▸ DOCUMENT EXCERPT:
□ □ □ □ □ □ □
In my last blog post, we looked over some of the things you should be thinking about when looking to buy oceanfront property in Hawaii. This time around, we’re going to look at the things you ought to know about OWNING that same property.
Hawaii can be a bit different when it comes to what homeowners are required to do with their land when it’s on the oceanfront. There are some rules and regulations that you just don’t find in other states. Many of these are to protect our oceans and land and maintain safe access for those who visit them. Let’s take a closer look at some things to know about owning oceanfront property in Hawaii:
As an Oceanfront Owner: You May Interact with Encroaching Vegetation Regulations
This is one that a lot of folks don’t know about. As mentioned in the previous post, all beaches in Hawaii are open to the public. As such, some oceanfront properties have ‘beach access’ paths adjacent to their property. If you ever visit here and travel down Ali’i Drive in Kona, for instance, you’ll see a plethora of signs saying ‘beach access’ next to private residences. These pathways essentially function as public sidewalks to the public beach.
□ □ □ □ □ □ □
▸ EXERCISE MATERIALS:
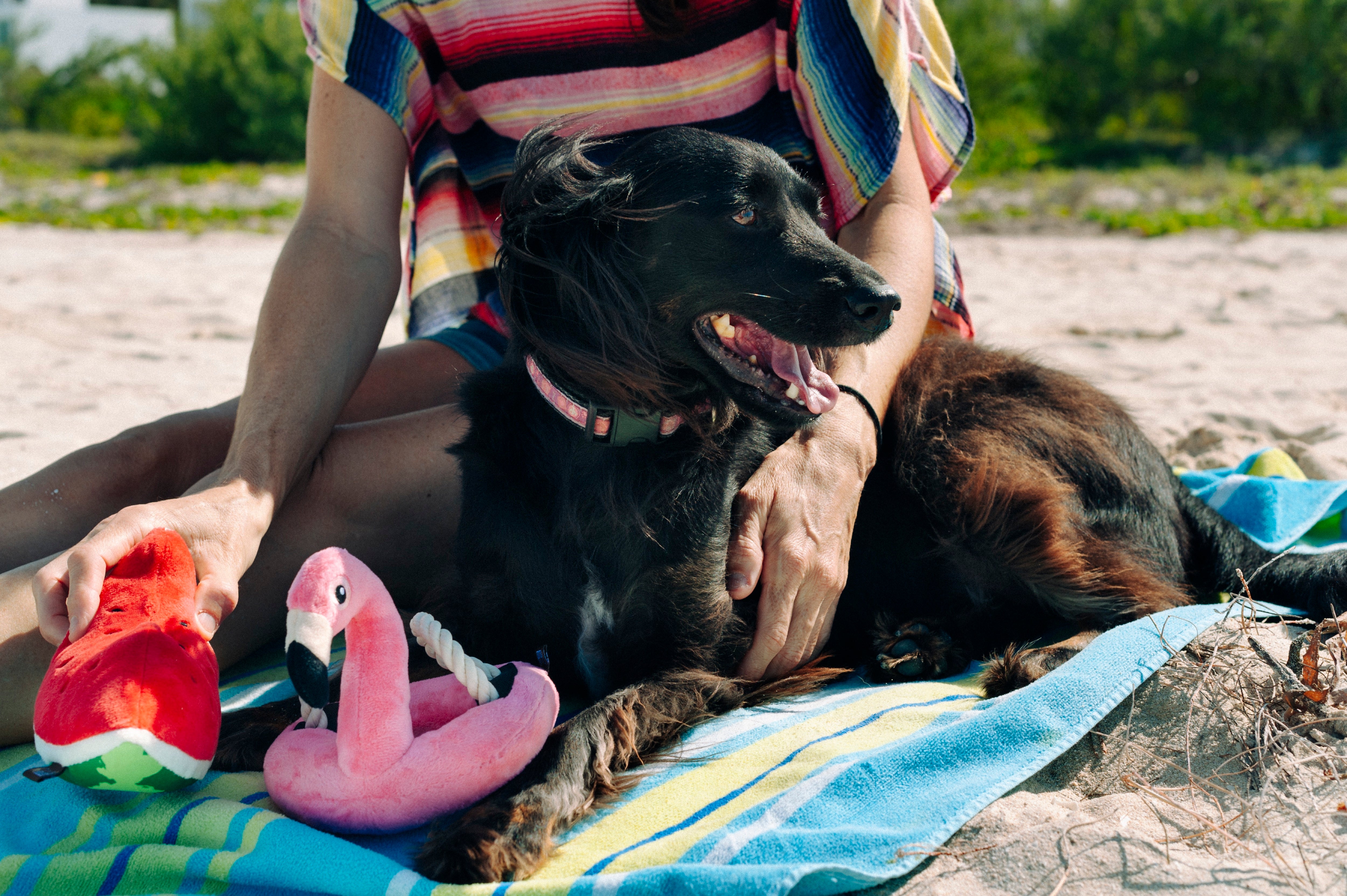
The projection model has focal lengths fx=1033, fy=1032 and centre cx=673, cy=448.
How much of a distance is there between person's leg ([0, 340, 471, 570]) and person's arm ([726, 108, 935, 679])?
0.70 m

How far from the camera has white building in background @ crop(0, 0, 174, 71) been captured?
21328mm

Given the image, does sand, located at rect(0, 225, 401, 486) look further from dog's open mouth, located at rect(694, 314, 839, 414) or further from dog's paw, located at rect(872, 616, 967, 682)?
dog's paw, located at rect(872, 616, 967, 682)

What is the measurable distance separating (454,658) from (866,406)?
3.56ft

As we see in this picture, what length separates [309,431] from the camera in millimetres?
2238

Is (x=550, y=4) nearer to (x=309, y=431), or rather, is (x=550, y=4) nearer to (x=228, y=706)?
(x=309, y=431)

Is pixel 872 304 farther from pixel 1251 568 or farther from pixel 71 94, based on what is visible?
pixel 71 94

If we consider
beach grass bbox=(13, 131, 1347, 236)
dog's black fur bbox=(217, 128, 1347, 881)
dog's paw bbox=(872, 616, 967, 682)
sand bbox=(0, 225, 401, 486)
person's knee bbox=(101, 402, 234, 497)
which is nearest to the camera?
dog's black fur bbox=(217, 128, 1347, 881)

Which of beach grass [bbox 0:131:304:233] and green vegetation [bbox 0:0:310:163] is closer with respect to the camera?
beach grass [bbox 0:131:304:233]

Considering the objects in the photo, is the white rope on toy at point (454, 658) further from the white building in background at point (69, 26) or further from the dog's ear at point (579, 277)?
the white building in background at point (69, 26)

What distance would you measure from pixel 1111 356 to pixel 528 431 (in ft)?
12.0

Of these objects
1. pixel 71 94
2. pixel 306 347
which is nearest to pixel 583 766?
□ □ □ □ □ □ □
▸ REQUIRED TASK A: Lay out the entries as a numbered list, covering the stretch from the line containing "Which of beach" through the last of the entries and leaving out blank lines.
▸ REQUIRED TASK B: Carry on the blog post on owning oceanfront property in Hawaii from where it stops.

▸ TASK RESPONSE A:
1. Which of beach grass [bbox 0:131:304:233] and green vegetation [bbox 0:0:310:163] is closer with respect to the camera?
2. beach grass [bbox 0:131:304:233]
3. Considering the objects in the photo, is the white rope on toy at point (454, 658) further from the white building in background at point (69, 26) or further from the dog's ear at point (579, 277)?
4. the white building in background at point (69, 26)
5. What distance would you measure from pixel 1111 356 to pixel 528 431 (in ft)?
6. 12.0
7. Of these objects
8. 1. pixel 71 94
9. 2. pixel 306 347
10. which is nearest to pixel 583 766?

▸ TASK RESPONSE B:
Keep the Path to the Beach Clear
If you own oceanfront property and have a beach access path on or adjacent to your property, the state has made it your responsibility to keep both the walkway and the beach free of what they term ‘encroaching vegetation.’ This being any vegetation on your property that may grow in such a way as to hamper or impede public access through the accessways and onto the beach. For instance, if you allow a hedgerow to grow down towards the beach, and that hedge then makes it difficult or impossible to access certain parts of the beach, that is a violation and you would be required to trim the hedge back until access is no longer restricted. This is still the case even if your vegetation only impedes beach access at high tide.
It’s the same for those ‘Beach Access’ walkways; if you have something growing across them, you will be required to trim it back to allow the public to pass through. Obstructing the public’s right of access, either intentionally or accidentally, is a misdemeanor offense in Hawaii, and is taken very seriously. This also goes for any structures you may erect on your property that inhibits or prohibits access.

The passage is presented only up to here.